By James Egan, M.D.
Special to the Herald
In Sunday’s Herald, I mined the information in the Benicia Town Hall cannabis survey to reach the conclusion that a large majority of those responding did not favor retail distribution of recreational cannabis outside of the Industrial Park. While on the topic of the survey, it is worthwhile to look at some of the other raw data with respect to how the Council has handled our opinions in requesting the proposed ordinance. Have they been honored or ignored?
1. Question 4: dispensary buffer zone around schools. A supermajority of 67 percent favored stricter regulations (“e.g. 1,000 feet from schools”) than state law requires.
–Ordinance reads: 600 feet.
2. Question 5: dispensary buffer zones around parks. A supermajority of 69 percent favored a 500-foot buffer zone.
–Ordinance reads: No buffer zone.
3. Question 8: Should the City allow outdoor cannabis cultivation for personal use on private property? “No”, or “only if screened (i.e. in a greenhouse)” 53 percent.

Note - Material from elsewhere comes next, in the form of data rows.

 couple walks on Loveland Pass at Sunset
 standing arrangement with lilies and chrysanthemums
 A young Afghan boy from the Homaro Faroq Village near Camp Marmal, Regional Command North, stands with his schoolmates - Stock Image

Ordinance reads: Yes, no screening required.
In her Jan. 25 e-alert, Mayor Elizabeth Patterson, responding to an impassioned anti-cannabis letter from Denise Lee, notes that “The political world is made up of bullies, bystanders and bravehearts.” Regarding the cannabis ordinance, the majority of the council and the mayor appear to have cast themselves in the role of bullies. All signs suggest that the council will approve the cannabis ordinance at tonight’s meeting despite their awareness that a large proportion of the community opposes it. Is this right? No. The code changes outlined in the cannabis ordinance have the potential to fundamentally alter the face and spirit of our community. Granted, even in a democracy our elected leaders cannot be expected to vote according to their constituents’ preferences on every issue, but on issues of major importance, such as this one, the will of the people should not be subjugated by the governing body.
What price might we and the council pay for their potential failure to accurately assess and wisely respond to the expressed opinions of the community on cannabis? Answering this are two cautionary tales from Marin and Stanislaus counties.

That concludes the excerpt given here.